Although 48% of the presbyopic teachers have been corrected before 6% were not wearing their prescription. There could be many reasons for that including damaged or lost spectacle and discomfort or poor vision when wearing the spectacles. Further studies will be required to determine the reasons for non-compliance. A survey of refractive error and presbyopia in adults aged 40 years and above in Timor-Leste found 4.0% (56/1414) who were non compliant and not wearing their correction.
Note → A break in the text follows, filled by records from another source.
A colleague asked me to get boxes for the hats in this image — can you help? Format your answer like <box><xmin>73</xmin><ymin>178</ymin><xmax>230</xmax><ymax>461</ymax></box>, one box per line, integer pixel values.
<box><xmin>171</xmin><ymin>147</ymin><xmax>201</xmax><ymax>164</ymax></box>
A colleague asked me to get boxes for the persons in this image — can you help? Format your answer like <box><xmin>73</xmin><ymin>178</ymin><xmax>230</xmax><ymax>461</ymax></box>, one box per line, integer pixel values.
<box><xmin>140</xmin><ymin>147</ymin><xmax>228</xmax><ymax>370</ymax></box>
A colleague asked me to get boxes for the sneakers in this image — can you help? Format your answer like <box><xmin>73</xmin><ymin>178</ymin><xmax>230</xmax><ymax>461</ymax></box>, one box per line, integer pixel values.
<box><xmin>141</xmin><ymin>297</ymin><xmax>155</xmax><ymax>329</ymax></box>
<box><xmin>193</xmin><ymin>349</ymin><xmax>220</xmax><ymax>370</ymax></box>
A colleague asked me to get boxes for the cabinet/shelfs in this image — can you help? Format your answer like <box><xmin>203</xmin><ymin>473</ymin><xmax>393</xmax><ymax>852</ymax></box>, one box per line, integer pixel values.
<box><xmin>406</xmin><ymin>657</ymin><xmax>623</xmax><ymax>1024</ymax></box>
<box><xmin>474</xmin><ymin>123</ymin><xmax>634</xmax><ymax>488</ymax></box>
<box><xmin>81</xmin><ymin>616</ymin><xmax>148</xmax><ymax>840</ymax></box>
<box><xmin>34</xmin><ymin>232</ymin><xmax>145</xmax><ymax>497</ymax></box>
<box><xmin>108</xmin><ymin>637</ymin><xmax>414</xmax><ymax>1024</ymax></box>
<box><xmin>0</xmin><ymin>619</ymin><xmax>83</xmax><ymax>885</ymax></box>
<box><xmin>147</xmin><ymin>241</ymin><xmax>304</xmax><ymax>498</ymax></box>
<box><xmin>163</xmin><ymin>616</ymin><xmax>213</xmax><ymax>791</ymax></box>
In that study the factors responsible for non compliance were: Perceived inability to afford spectacles (16.1%; 9/56), poor cosmetics (41.1%; 23/56) and embarrassment (37.5%; 21/56), with neither being gender biased. Unwillingness to wear spectacles was associated with illiteracy, but not with gender or rural living.12
There seems to be hardly any published papers on presbyopia among high school teachers in the African setting and it is difficult to compare our work to others in the region. The limitation of this study was that some of the selected teachers could not participate due to their work schedule. Four principals did not consent to data collection in their school the results cannot be extrapolated for the Ghana.
Conclusion
The study has demonstrated a high prevalence of uncorrected presbyopia amongst teachers in public Senior High Schools in the Kumasi Metropolis of 30%. It has also shown that among those with correction 6% were non compliant and not using their correction. Considering that proper and adequate correction is needed by presbyopic teachers to ensure maximum performance, all S.H.S. teachers 35 years and above should be encouraged to go for presbyopic screening and wear their spectacles. This will help improve performances in the teaching profession. Teachers who have their presbyopia corrected should seek professional advice on the type of prescription suitable for them. Further studies are required to find out why some teachers who have their presbyopia corrected do not put on their prescription and to determine the relationship between correction of presbyopia and performance of S.H.S. teachers and their students.
Acknowledgment
We thank the Ghana Education Service and the various head teachers for their support. We also want to show our appreciation to Oswald Kofi Domfeh who did most of the data entry and typing without whose help this paper wouldn't have been completed.